— start Supplied material —

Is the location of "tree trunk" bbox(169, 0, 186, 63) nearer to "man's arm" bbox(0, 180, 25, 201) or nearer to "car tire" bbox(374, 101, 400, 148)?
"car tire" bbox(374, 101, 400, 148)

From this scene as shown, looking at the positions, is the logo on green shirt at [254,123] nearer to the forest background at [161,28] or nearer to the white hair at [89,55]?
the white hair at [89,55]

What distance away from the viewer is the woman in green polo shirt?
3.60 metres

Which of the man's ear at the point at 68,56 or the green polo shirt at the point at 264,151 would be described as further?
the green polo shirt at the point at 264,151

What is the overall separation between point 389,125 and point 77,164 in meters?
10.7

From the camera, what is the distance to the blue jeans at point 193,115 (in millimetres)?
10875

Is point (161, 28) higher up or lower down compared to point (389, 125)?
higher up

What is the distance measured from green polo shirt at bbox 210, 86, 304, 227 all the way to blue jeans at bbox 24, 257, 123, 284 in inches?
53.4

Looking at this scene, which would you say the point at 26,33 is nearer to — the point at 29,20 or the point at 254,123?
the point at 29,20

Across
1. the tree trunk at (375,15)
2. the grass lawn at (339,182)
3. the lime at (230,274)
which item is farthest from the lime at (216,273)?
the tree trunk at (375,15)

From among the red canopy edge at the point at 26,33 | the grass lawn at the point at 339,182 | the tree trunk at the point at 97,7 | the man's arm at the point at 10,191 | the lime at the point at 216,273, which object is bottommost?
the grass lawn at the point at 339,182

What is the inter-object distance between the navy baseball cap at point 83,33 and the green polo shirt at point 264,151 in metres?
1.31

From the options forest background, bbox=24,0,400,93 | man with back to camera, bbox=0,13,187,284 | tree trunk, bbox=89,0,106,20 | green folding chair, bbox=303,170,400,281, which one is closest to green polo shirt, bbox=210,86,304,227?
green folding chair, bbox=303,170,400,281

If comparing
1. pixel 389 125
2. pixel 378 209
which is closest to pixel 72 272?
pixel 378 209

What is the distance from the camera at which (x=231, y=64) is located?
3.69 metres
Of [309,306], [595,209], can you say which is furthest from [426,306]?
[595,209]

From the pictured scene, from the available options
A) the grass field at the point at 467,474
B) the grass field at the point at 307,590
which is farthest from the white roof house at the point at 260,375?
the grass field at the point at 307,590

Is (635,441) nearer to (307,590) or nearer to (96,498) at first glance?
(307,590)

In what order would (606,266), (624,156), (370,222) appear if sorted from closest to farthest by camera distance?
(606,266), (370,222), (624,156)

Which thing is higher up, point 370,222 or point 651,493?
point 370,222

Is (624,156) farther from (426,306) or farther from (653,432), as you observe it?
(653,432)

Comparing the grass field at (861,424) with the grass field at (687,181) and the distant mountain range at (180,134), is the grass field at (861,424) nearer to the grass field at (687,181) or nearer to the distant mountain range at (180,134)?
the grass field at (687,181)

— end Supplied material —

▶ **Short exercise**:
Reproduce each entry above exactly, keeping every word.

▶ **Result for this task**:
Is the location of "tree trunk" bbox(169, 0, 186, 63) nearer to "man's arm" bbox(0, 180, 25, 201) or nearer to "car tire" bbox(374, 101, 400, 148)?
"car tire" bbox(374, 101, 400, 148)

From this scene as shown, looking at the positions, is the logo on green shirt at [254,123] nearer to the forest background at [161,28] or nearer to the white hair at [89,55]?
the white hair at [89,55]

What distance away from the viewer is the woman in green polo shirt?
3.60 metres

Which of the man's ear at the point at 68,56 or the green polo shirt at the point at 264,151 would be described as further?
the green polo shirt at the point at 264,151

What is the overall separation between point 389,125 and point 77,164 in meters?
10.7

From the camera, what is the distance to the blue jeans at point 193,115 (in millimetres)?
10875

Is point (161, 28) higher up or lower down compared to point (389, 125)?
higher up

What is the distance measured from green polo shirt at bbox 210, 86, 304, 227 all the way to blue jeans at bbox 24, 257, 123, 284 in inches?
53.4

Looking at this scene, which would you say the point at 26,33 is nearer to — the point at 29,20 or the point at 254,123?
the point at 29,20

Across
1. the tree trunk at (375,15)
2. the grass lawn at (339,182)
3. the lime at (230,274)
which item is farthest from the lime at (216,273)?
the tree trunk at (375,15)

From among the red canopy edge at the point at 26,33 | the grass lawn at the point at 339,182 | the tree trunk at the point at 97,7 | the man's arm at the point at 10,191 | the lime at the point at 216,273, which object is bottommost?
the grass lawn at the point at 339,182

What is the inter-object distance between the navy baseball cap at point 83,33 and the green polo shirt at point 264,151 in metres?
1.31

From the options forest background, bbox=24,0,400,93 | man with back to camera, bbox=0,13,187,284 | tree trunk, bbox=89,0,106,20 | green folding chair, bbox=303,170,400,281, which one is closest to green polo shirt, bbox=210,86,304,227?
green folding chair, bbox=303,170,400,281

If comparing
1. pixel 389 125
2. pixel 378 209
which is closest to pixel 72 272?
pixel 378 209

What is the distance from the camera at which (x=231, y=64) is located?
3.69 metres
Of [309,306], [595,209], can you say which is furthest from [426,306]?
[595,209]

From the pictured scene, from the available options
A) the grass field at the point at 467,474
B) the grass field at the point at 307,590
which is farthest from the white roof house at the point at 260,375?
the grass field at the point at 307,590

Is (635,441) nearer to (307,590) or nearer to (96,498) at first glance?
(307,590)

In what order would (606,266), (624,156), (370,222) appear if sorted from closest to farthest by camera distance?
(606,266), (370,222), (624,156)

Which thing is higher up, point 370,222 or point 651,493?
point 370,222

Is (624,156) farther from (426,306) or farther from (653,432), as you observe it?
(653,432)

Comparing the grass field at (861,424) with the grass field at (687,181) and the distant mountain range at (180,134), is the grass field at (861,424) nearer to the grass field at (687,181) or nearer to the distant mountain range at (180,134)?
the grass field at (687,181)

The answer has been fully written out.